Rev. Andrew FULLER
(1754-1815).
Dialogues, Letters, and Essays, on
Various subjects. To which is annexed an Essay on Truth.
Hartford, Ct.: published
by Oliver D. Cooke. J. Seymour of New York, printer, 1810. 12mo signed in sixes
(7 x 4 1/8 inches), pp. [1-]6-258; [i]-‘iv’ i.e. [ii]. Contemporary marbled sheep,
spine gilt with light brown
lettering-piece (scuffed).
Provenance:
Carnvile (?) Social Library (early inscription to front endpaper); Maine
Wesleyan Seminary and Female College (1860 or later, bookplate); A.F. Chase
(signature to title page).
Andrew
Fuller (6 February 1754 – 7 May 1815) was an
English Particular
Baptist minister and theologian. Known as a promoter of missionary work, he also took part in theological
controversy. Fuller was born in Wicken,
Cambridgeshire, and settled at Kettering,
Northamptonshire. During his life, Fuller pastored two
congregations – Soham (1775–1782) and Kettering (1782–1815), which
is now the Fuller
Baptist Church, He died on 7 May 1815 at Kettering. His son, J.

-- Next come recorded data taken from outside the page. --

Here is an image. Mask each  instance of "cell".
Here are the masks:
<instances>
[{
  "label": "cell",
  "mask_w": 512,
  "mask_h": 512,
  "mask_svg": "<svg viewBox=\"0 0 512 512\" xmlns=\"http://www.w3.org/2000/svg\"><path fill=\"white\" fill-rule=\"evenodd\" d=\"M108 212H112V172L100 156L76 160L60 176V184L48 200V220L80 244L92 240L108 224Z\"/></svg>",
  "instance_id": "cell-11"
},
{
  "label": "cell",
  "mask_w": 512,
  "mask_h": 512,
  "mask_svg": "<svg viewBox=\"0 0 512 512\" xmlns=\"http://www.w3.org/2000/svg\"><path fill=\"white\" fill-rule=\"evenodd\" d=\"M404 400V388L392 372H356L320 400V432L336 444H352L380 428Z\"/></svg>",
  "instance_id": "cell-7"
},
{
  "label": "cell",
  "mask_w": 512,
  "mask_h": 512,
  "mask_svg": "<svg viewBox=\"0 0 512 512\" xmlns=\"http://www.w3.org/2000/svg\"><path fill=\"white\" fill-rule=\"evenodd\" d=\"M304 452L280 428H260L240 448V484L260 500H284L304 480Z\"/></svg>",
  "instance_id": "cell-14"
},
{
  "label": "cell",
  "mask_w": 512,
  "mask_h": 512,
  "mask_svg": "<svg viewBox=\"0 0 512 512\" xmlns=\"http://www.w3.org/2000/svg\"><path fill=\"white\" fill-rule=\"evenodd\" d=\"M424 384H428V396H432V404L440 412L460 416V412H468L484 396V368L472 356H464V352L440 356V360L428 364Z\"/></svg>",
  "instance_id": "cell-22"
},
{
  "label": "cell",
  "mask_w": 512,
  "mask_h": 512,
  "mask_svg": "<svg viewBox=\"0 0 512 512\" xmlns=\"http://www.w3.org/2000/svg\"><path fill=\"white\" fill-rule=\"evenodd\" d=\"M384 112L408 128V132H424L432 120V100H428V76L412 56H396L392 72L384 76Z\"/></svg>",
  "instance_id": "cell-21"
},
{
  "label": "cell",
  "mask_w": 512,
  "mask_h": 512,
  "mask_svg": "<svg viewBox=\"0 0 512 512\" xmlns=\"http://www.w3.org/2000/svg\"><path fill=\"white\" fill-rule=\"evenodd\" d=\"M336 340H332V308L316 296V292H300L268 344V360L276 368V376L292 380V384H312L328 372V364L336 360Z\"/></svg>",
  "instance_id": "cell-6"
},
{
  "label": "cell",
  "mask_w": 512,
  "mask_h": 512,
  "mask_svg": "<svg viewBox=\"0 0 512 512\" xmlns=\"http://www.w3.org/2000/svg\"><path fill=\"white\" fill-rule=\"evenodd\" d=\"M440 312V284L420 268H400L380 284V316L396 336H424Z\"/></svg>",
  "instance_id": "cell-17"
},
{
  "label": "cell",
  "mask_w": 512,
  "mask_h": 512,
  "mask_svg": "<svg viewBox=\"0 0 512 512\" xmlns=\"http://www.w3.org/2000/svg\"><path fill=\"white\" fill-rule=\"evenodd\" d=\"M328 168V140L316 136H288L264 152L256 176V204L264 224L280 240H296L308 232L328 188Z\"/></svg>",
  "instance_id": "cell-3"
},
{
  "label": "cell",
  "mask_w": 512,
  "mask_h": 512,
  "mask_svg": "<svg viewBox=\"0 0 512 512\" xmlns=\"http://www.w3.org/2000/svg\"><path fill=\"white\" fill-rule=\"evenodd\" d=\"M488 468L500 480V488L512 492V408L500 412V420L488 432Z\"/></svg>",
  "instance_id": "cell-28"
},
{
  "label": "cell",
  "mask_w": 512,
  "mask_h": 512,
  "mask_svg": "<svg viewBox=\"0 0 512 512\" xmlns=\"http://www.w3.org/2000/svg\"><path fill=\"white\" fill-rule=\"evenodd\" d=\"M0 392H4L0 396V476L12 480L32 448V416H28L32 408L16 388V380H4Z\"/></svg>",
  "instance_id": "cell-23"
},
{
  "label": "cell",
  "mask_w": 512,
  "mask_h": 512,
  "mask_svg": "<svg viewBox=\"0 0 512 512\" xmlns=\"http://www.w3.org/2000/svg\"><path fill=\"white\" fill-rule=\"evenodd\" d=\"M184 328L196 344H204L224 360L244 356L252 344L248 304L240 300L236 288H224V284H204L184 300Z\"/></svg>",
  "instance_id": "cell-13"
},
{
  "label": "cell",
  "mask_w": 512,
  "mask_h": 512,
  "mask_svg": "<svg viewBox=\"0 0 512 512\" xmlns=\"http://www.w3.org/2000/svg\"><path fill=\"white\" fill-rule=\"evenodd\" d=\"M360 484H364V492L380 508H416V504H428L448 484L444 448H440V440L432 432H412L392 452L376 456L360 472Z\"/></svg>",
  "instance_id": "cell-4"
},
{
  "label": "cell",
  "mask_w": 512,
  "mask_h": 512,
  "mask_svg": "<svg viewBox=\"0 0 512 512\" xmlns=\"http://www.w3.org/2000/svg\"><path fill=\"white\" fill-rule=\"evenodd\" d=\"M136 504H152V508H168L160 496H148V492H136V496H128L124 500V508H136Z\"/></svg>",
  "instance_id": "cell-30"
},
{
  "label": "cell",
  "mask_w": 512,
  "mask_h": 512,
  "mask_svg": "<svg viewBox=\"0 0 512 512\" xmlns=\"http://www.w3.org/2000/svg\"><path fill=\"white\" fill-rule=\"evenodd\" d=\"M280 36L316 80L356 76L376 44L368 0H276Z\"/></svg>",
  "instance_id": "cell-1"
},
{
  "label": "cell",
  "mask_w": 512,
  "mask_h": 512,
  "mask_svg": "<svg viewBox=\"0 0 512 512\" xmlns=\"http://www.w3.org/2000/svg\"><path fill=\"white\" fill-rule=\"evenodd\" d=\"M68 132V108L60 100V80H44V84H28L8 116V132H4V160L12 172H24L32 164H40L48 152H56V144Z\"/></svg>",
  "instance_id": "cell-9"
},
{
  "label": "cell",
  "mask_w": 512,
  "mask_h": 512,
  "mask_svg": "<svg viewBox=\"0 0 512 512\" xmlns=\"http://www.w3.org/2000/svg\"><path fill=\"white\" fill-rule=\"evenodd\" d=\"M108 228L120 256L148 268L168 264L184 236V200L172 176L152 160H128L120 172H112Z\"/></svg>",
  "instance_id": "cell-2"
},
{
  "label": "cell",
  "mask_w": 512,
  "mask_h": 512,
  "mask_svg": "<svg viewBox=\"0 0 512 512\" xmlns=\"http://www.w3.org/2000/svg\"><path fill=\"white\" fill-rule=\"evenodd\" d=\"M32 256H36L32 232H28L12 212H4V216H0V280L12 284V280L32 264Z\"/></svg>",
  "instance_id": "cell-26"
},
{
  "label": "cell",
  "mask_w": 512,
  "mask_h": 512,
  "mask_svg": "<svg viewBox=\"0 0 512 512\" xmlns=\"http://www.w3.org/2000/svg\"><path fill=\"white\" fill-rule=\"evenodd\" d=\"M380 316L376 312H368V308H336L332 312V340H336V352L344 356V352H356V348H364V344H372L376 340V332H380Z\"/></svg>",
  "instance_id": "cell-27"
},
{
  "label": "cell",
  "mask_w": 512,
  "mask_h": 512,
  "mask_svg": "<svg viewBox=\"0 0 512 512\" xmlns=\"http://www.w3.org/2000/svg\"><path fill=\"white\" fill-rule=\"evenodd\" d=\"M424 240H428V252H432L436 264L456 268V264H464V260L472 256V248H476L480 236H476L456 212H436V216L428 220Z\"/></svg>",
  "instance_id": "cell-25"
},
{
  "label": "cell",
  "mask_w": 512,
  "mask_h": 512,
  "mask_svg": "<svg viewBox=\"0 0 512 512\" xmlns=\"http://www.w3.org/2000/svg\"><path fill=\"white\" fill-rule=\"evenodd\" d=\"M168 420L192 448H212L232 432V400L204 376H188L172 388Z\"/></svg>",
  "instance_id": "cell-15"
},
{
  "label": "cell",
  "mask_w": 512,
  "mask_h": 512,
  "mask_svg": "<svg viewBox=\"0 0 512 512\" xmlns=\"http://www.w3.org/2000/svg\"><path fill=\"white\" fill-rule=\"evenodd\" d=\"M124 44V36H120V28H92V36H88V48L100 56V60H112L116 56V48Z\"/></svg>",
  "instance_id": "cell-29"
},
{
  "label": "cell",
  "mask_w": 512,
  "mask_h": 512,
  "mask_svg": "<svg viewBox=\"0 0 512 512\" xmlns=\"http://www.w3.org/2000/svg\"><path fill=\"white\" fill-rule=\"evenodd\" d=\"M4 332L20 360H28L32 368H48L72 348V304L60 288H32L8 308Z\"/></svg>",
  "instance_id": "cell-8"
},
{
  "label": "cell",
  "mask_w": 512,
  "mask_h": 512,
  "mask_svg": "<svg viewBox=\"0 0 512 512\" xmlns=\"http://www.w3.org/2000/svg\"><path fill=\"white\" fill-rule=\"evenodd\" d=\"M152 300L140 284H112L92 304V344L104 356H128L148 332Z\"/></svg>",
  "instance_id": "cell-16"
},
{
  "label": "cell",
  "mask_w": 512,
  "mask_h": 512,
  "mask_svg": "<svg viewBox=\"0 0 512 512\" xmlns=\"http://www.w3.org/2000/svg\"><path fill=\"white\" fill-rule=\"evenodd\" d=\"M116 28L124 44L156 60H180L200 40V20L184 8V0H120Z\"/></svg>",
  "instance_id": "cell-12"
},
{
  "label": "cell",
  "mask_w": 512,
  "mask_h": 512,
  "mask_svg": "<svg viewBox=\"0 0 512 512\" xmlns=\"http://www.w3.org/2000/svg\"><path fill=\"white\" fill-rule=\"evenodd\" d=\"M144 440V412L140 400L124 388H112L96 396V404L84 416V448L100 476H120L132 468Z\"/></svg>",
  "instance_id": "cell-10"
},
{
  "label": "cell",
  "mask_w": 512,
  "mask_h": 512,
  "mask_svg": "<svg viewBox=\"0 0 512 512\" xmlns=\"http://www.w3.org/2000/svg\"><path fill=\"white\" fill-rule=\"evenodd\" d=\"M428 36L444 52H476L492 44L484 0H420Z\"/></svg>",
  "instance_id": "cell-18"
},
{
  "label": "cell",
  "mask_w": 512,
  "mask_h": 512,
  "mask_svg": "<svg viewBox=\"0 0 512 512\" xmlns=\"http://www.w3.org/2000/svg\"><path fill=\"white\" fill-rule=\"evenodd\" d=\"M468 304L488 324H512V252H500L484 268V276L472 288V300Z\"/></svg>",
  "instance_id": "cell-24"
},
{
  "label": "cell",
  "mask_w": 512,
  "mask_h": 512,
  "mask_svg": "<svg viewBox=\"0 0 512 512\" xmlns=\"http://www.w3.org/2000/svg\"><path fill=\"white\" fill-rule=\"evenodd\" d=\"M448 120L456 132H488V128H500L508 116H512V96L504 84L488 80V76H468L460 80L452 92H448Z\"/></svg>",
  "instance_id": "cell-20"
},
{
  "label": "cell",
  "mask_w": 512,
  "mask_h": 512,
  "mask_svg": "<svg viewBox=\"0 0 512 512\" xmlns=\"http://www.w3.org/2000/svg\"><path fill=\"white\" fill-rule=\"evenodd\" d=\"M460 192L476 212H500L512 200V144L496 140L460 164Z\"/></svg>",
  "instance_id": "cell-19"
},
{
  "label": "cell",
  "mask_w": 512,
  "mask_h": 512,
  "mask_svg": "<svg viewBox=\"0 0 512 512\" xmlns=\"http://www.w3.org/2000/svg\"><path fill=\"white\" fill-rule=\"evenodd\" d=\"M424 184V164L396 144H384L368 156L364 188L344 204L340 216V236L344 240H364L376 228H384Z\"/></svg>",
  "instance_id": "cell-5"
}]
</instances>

G. Fuller established a printing company in Kettering, and took William
Knibb as an apprentice. Knibb later became a
Baptist missionary in Jamaica.[1]
Fuller is
best known in connection with the foundation of the Baptist
Missionary Society, to which he for the most part devoted his
energies.[2] His work in promoting the missionary enterprises of the
Baptist church began about 1784. A sermon published by him then, The Nature and Importance of Walking by Faith, with an appendix A Few Persuasives to a General Union in Prayer for the Revival of Religion, indirectly stimulated the movement. The Baptist Missionary
Society (initially "Particular Baptist Society for Propagating the Gospel
among the Heathen")[3] was formed at Kettering in 1792. William
Carey, impressed by Fuller's work The Gospel Worthy of all Acceptation, became the first missionary. Fuller took on the
work at home.[4]
Fuller, a Particular
Baptist, was a controversialist in defence of the governmental
theory of the atonement against hyper-Calvinism on the one hand and Socinianism and Sandemanianism on the other. Abraham Booth accused him of giving
up true Calvinism.[5] Fuller debated
theology with the General Baptist Dan Taylor,
but they remained on good terms.[6]
According to Christianity
Today, "'Tall, stout and muscular, a famous wrestler in his
youth,' this self-taught farmer’s son became a champion for Christ, 'the most
creatively useful theologian' of the Particular Baptists. His book The
Gospel Worthy of All Acceptation, 1785, restated Calvinist theology for
Baptists influenced by the Evangelical
Revival. His Doctorate of
Divinity was bestowed by Brown University, Rhode Island."